Lutte contre la pollution en Bretagne : le compte n’y est pas.
“La moitié des excédents d’azote organique est résorbée” titre la presse après la récente réunion, sous la présidence de Bernadette Malgorn, préfète de région, du “Comité de suivi du plan d’action de la charte de développement de l’agriculture et pour la reconquête de la qualité de l’eau”. Un beau titre, certes, mais qu’en est-il de la réalité.
51% d’azote résorbé, nous dit-on, en précisant que, sur un objectif 43 900 tonnes d’azote organique à résorber en Bretagne, on en est arrivé à en éliminer, du moins sur le papier, 22 685 tonnes. D’autre part, nous dit-on, l’utilisation d’azote minéral a baissé de 15 000 tonnes pour un objectif prévu de 30 000 tonnes. L’ensemble ferait donc une résorption de l’ordre de 38 000 tonnes ( soit 168 000 tonnes de nitrates).
Or, que nous apprend l’excellent document publié par la Région Bretagne et la Direction Régionale de l’Environnement (DIREN) sous le titre “Chiffres clés de l’environnement en Bretagne” ? Que même si les objectifs étaient atteints nous serins loin du compte car, nous dit le rapport : “Le flux annuel d’azote sous forme de nitrates apporté par l’ensemble des rivières bretonnes dans nos eaux littorales est estimé à 110 000 tonnes (487 000 tonnes de nitrates – NO3), en année de pluviométrie moyenne” ( p28). Le rapport précise qu’en l’année 2000 ce flux était de 150 000 tonnes (664 000 tonnes de nitrates), soit près de 1,5 fois celui de la Seine dont le bassin versant est pourtant 2,5 fois supérieur à celui de la Bretagne.
Si on en croit ces chiffres donc, le jour où l’objectif de résorption de 74 000 tonnes de nitrates sera atteint, il en restera encore autant en excès qui viendront s’ajouter à la pollution déjà existante.
Mais qu’en est-il même de cette résorption partielle supposée. Le journal “Paysan breton” publie les statistiques agricoles pour 2003. On y lit, qu’après une année 2002 en hausse, la production porcine s’est stabilisée mais que dans le même temps les livraisons d’engrais azotés ont augmenté de 24%. Elles atteignaient 141 000 tonnes soit de l’ordre de 30 000 tonnes de plus qu’en 2002, soit plus des ¾ de la résorption annoncée..
Quant au paramètre nitrates dans l’eau de boisson. Son taux a baissé nous dit-on mais ces résultats sont à prendre avec des pincettes.
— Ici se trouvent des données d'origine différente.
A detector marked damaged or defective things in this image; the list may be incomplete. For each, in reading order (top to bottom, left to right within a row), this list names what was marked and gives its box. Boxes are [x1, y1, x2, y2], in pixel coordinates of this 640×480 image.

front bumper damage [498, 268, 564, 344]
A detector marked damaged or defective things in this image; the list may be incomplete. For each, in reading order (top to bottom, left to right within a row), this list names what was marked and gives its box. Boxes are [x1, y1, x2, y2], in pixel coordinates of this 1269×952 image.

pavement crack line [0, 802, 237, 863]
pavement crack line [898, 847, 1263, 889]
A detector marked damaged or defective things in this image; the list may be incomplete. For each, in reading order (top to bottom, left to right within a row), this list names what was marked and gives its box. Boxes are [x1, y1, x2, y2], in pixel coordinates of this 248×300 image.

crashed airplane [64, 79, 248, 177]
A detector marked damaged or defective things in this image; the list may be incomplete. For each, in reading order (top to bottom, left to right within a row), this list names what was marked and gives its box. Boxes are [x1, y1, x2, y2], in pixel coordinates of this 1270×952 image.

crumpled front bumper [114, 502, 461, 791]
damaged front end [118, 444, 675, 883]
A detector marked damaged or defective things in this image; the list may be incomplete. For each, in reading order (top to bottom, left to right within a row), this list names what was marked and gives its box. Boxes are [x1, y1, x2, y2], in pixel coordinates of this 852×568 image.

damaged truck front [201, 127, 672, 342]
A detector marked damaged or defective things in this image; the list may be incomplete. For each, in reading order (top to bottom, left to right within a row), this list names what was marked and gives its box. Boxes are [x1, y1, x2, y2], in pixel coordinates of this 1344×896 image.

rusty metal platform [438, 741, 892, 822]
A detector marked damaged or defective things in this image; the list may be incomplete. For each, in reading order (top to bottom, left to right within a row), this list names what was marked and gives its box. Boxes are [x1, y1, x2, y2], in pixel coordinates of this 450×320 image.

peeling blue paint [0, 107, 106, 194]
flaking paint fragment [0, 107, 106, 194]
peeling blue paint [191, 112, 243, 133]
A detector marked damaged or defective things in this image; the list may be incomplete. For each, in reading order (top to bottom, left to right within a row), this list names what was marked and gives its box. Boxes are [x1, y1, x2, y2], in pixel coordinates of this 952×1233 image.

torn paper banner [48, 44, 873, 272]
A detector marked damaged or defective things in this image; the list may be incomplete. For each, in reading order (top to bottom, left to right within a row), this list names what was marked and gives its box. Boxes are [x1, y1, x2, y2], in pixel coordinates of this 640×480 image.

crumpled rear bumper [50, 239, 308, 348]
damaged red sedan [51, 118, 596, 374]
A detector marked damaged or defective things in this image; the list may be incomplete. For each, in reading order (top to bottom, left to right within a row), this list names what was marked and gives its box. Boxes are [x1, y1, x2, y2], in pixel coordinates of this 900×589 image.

D’abord parce que les captages les plus pollués ont été abandonnés et n’entrent plus dans la statistique. Ensuite parce que l’eau “dénitratée par traitement” prend une proportion de plus en plus grande, ensuite parce que l’extraordinaire sécheresse de 2003 est venue brouiller tous les paramètres et comme l’indique le rapport de la DIREN : ces variations sont ” très liées au contexte hydrologique de l’année” (p 39). Force est ce constater d’ailleurs que la baisse du taux de nitrates est la même sur les secteurs d’action renforcée du plan Bretagne Eau Pure et sur ceux qui ne bénéficient d’aucune mesure particulière.
Entendons nous bien. Il ne s’agit pas de dire que rien n’est fait. Vu les sommes investies, en particulier par les contribuables et les consommateurs d’eau, ce serait un comble ! Mais il faut refuser les discours anesthésiants. La directive cadre européenne nous impose de retrouver, pour 2015, un bon état écologique de l’eau de nos rivières. Cela veut dire, non seulement résorber la totalité des 100 000 à 150 000 tonnes de l’excédent de nitrates connu mais aller encore plus loin pour faire descendre cette pollution à des taux inférieurs aux 15 mg qui seront nécessaires pour endiguer la prolifération d’algues vertes, ou au minimum, dans un premier temps, inférieurs aux 25 mg du nombre guide européen.
Ce ne sont pas des discours que nous attendons de la part des représentants de l’état mais une action à la mesure des enjeux.